Nov. 9, 2001

       I moved to Los Angeles when I was eighteen years old, in 1976, strictly because I wanted to write and direct movies.  In the intervening twenty-five years I have written and directed four feature films, but none of them were for Hollywood studios -- all of my films are independents.  My second film, Lunatics: A Love Story, was purchased by a major studio, Columbia Pictures, after it was completed, and has subsequently gotten the worst release of any of my films.  Now the film is a collector's item and more difficult to find than a D. W. Griffith silent short from 1910.
       The bottom line is that Hollywood doesn't want me or my films.  No distributors will even watch my last film, If I Had a Hammer.  I am perfectly welcome in Hollywood as a TV director, which is why I'm a member of the Director's Guild of America, not because of my films.  In fact, my films have gotten me into trouble at the DGA.  Technically, I am thought of as a one-hour dramatic television director.  It's a living, but that's not why I went to Hollywood.
       The film business has gone to hell in a handcar in the last twenty-five years and I've gotten to watch the whole messy affair close up.  You see, I didn't move to Hollywood to just make movies.  I wanted to make good movies, or at least my interpretation of good.  And since I grew up watching cool, interesting, artistic examples of high quality movies, that's what I decided I wanted to do with my life -- make good movies.  Not just any movies, good ones.
       Sadly, however, they don't make good movies in Hollywood anymore.  I was tricked.  Then again, maybe it was me being in Hollywood that ruined the whole deal.  If movies suddenly get really good again now that I've left, then we'll know why.

Spatial questions linked to pictures:
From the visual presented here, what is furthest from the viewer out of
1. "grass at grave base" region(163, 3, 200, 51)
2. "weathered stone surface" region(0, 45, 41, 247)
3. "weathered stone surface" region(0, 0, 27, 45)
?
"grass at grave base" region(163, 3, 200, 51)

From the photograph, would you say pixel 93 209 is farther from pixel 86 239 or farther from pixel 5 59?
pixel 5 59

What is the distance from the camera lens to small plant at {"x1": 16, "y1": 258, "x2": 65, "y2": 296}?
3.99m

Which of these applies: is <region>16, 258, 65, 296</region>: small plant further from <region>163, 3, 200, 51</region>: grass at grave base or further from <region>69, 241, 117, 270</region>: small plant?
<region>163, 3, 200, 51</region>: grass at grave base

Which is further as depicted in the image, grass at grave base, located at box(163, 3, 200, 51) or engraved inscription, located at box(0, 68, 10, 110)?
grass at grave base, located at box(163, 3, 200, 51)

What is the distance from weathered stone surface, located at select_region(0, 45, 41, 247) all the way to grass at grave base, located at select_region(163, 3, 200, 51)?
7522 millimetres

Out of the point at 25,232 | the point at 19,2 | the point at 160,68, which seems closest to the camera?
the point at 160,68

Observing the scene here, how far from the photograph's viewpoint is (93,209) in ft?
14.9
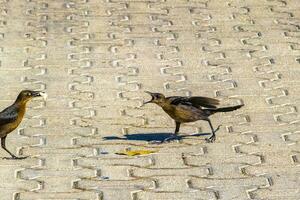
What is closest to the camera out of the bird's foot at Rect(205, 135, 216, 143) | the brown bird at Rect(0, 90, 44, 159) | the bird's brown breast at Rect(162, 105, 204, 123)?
the brown bird at Rect(0, 90, 44, 159)

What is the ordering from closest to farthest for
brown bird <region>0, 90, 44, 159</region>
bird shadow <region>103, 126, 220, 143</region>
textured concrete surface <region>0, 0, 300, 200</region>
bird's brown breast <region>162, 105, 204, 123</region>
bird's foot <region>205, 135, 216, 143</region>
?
textured concrete surface <region>0, 0, 300, 200</region>, brown bird <region>0, 90, 44, 159</region>, bird's brown breast <region>162, 105, 204, 123</region>, bird's foot <region>205, 135, 216, 143</region>, bird shadow <region>103, 126, 220, 143</region>

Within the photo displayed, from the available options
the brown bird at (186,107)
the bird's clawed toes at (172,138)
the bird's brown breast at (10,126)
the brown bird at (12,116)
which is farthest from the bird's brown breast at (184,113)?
the bird's brown breast at (10,126)

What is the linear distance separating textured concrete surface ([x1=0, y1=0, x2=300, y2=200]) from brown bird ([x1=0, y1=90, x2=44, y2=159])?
249 mm

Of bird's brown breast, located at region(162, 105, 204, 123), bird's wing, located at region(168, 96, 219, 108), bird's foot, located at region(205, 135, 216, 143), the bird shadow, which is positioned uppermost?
bird's wing, located at region(168, 96, 219, 108)

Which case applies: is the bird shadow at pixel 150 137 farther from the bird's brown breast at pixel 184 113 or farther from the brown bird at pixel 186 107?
the bird's brown breast at pixel 184 113

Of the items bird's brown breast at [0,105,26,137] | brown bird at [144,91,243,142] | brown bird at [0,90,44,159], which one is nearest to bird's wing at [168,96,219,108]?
brown bird at [144,91,243,142]

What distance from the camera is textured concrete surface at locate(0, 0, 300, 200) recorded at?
9328 millimetres

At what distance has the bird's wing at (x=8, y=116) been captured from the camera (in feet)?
31.8

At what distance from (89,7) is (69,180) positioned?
6.50m

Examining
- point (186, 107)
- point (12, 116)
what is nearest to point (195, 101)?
point (186, 107)

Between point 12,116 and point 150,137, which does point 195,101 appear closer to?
point 150,137

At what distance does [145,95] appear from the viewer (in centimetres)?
1188

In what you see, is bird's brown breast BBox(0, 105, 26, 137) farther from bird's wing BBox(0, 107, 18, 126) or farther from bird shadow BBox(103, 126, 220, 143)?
bird shadow BBox(103, 126, 220, 143)

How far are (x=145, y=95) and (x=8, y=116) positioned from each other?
2.45m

Tasks for this exercise:
1. In the essay about Hollywood, why is the writer a member of the Director's Guild of America? Answer in one to three sentences.
2. In the essay about Hollywood, which major studio bought the writer's second film?
The records aren't needed for any of this work.

Outputs for the tasks:
1. Hollywood welcomes the writer as a TV director, and that work is the reason for the membership. The writer's films have nothing to do with it.

2. Columbia Pictures.